Fucoloro also notes the importance of the creation in 2012 of Cascade’s Advocacy Leadership Institute–now known as Your Streets, Your Say. The program trained individuals how to do grassroots local organizing on behalf of bike infrastructure and safe biking.

“My favorite aspect of ALI (Advocacy Leadership Institute) is that Cascade empowered all these people to become advocates and organizers in their own ways, even though much of what they went on to do didn’t have Cascade’s name attached to it,” Fucoloro writes.

The War on Cars Myth

The book details the rise of pro-bike mayors including Mike McGinn, and the work of former Seattle Traffic Engineer Dongho Chang (now the head traffic engineer for the state) to improve our streets for all users with better and safer infrastructure. Fucoloro also details acts of guerilla bike infrastructure–such as the plastic posts placed on Cherry Street in the middle of the night in 2013 by a citizen who wanted to show the city how it could easily make the street safer for people bicycling. 

The book also documents the political shenanigans and pro-car policies that have held back efforts to make Seattle more bikeable. He also mocks the use of the term War on Cars that was seized upon by local media and opponents of bike lanes. 

“Those accusing the city of waging a war on cars typically didn’t have any real solutions they were trying to encourage–they were trying to stop changes they didn’t like,” Fucoloro writes.

Fucoloro dedicates his book to the more than 5,100 people who have died in traffic since the arrival of automobiles in Seattle, and he devotes a chapter titled “Too Many” to victims of traffic violence. These individuals include Mike Wang, who was hit and then run over and killed by a man driving an SUV in 2011.

Another is Sher Kung, a young mother and lawyer killed while biking on Second Avenue in 2014. Another is Brandon Blake, who was struck by a speeding car while riding in a bike lane in 2013. Blake survived after being placed in a medically induced coma, though his life has been forever altered due to a traumatic brain injury. 

Biking Uphill in the Rain calls out the rising death toll of people walking and bicycling, and the book includes passages about victims and their families that will bring some readers to tears. 

Bike Advocacy is Compassion 

Bicycles, Fucoloro believes, are simply tools to advance and create a better society. 

“The lesson for modern bike advocates may be that biking itself is not the end goal of bike advocacy.
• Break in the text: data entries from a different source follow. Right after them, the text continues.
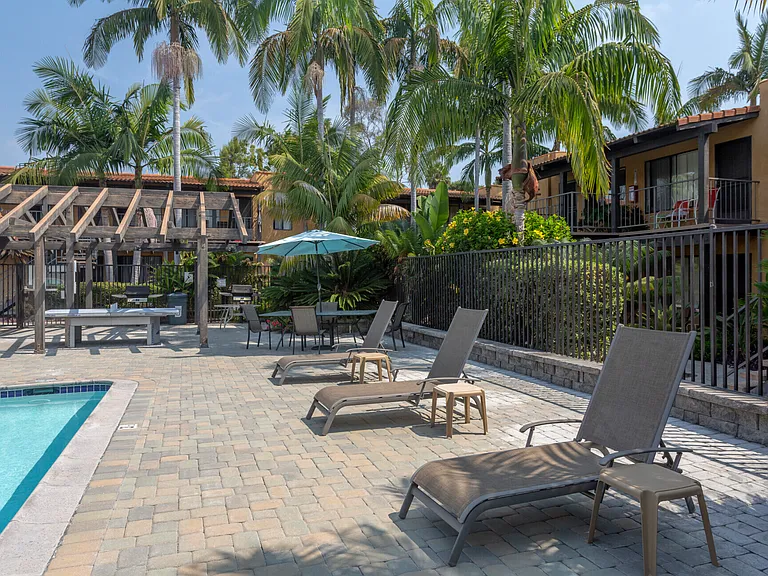 Casa Vista Apartment Homes — Photo 11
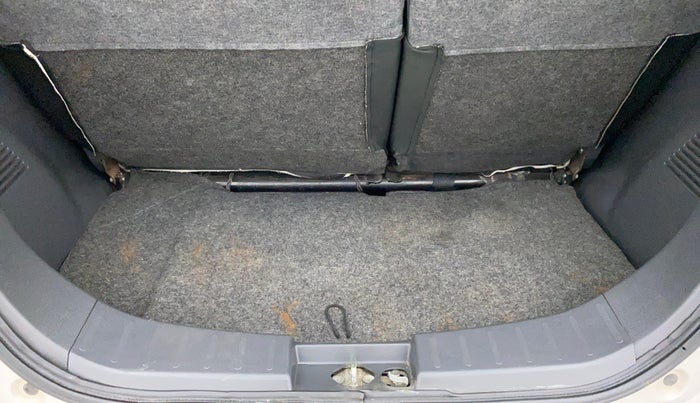 2012 Maruti Wagon R 1.0 LXI, Petrol, Manual, 98,453 km, Boot Inside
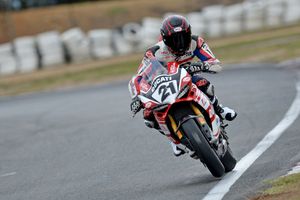 Bayliss back on track at Wakefield Park ASBK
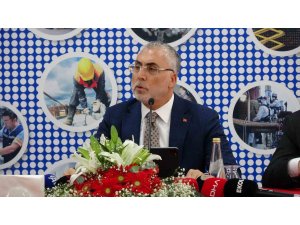 Bakan Işıkhan: "Birileri parti binalarında koltuk kavgası yaparken biz Türkiye’yi adım adım dolaşıyoruz"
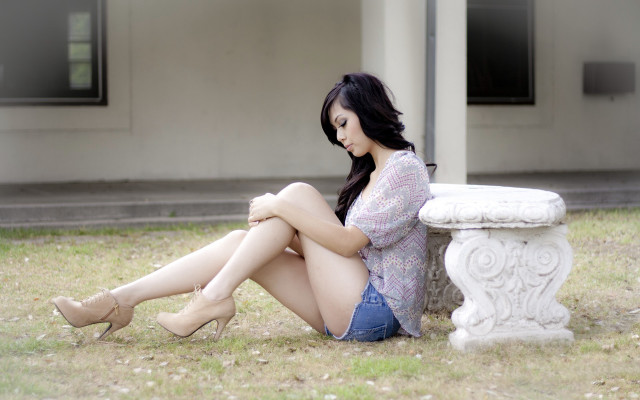 Woman sitting bench building crossed free wallpaper - medium preview image
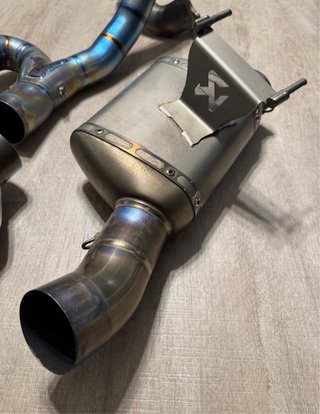 Línea Akrapovic KTM 1290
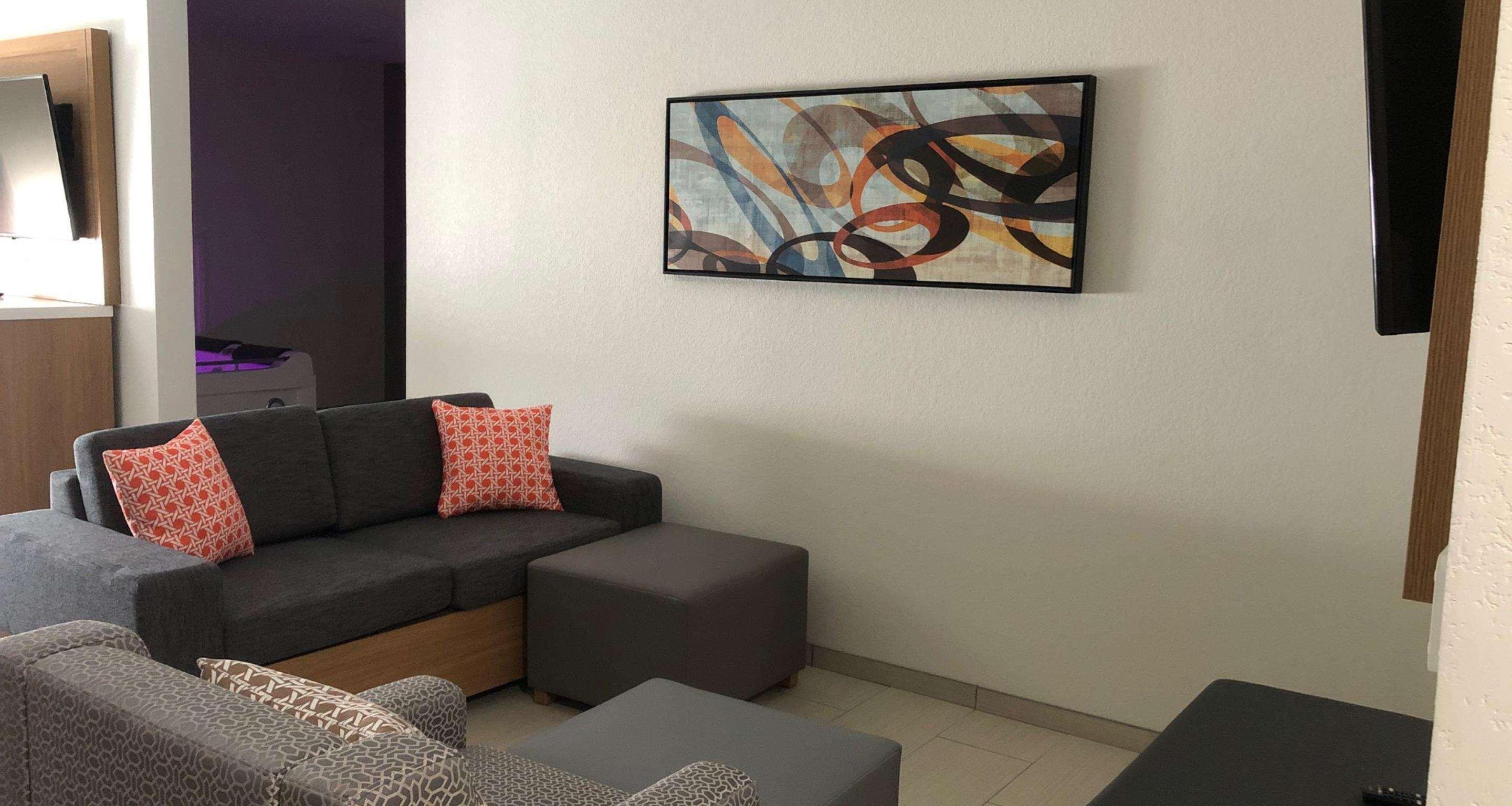 La Quinta Inn & Suites By Wyndham Coralville Iowa City ภายนอก รูปภาพ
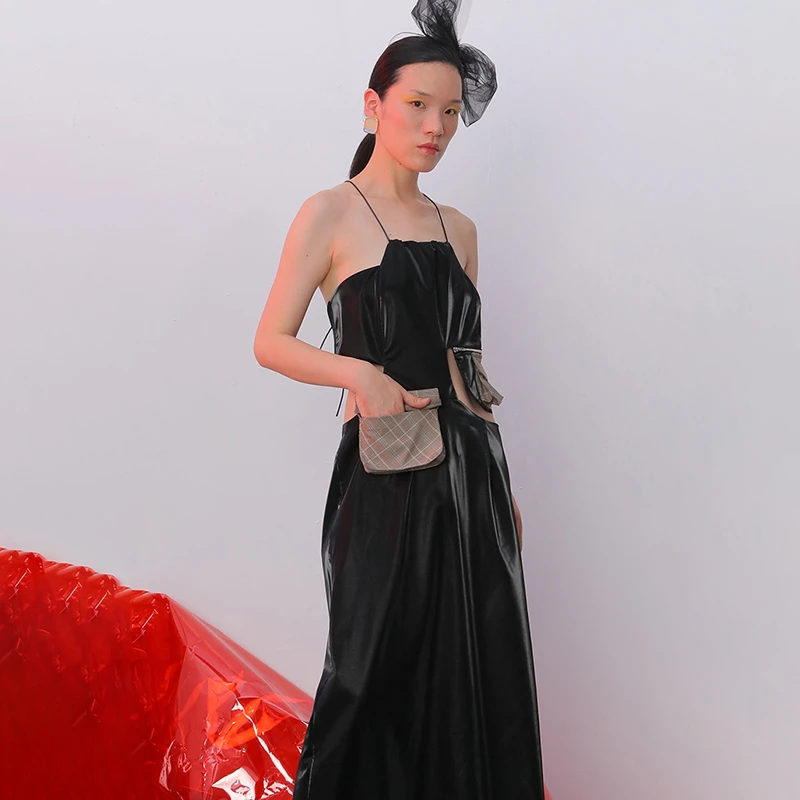 Женское асимметричное платье TWOTWINSTYLE на бретельках с квадратным воротником без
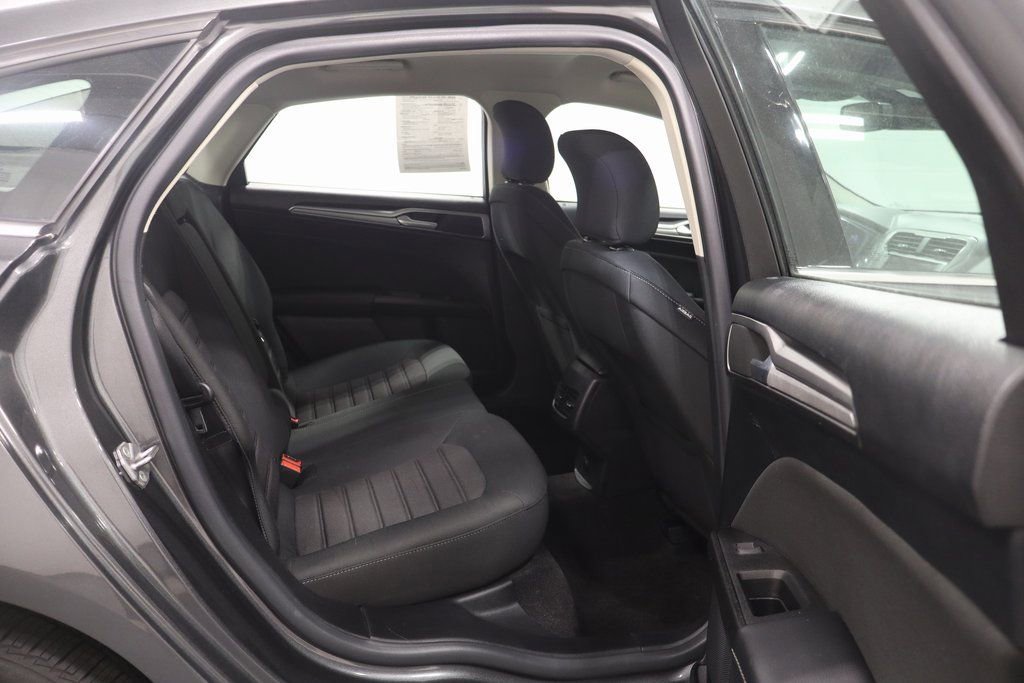 Used 2019 Ford Fusion SE image 17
Biking is a means to build community, make communities safer, and directly challenge a destructive and unjust car culture,” he writes. “The end goal of bike advocacy is to care for the people we love and keep them safe.”

Biking Uphill in the Rain: The Story of Seattle from Behind the Handlebars is a must-read for anyone who cares about bicycling in Seattle. Fucoloro introduces readers to the people whose work in past decades benefits everyone who rides a bike today. 

History’s greatest value is in the lessons it provides for the future. Biking Uphill in the Rain provides the context for how we got here, and through its documentation of the successes and failures of the bike movement it gives us the knowledge–and courage–to push for a safer, more equitable, sustainable, and bikeable future.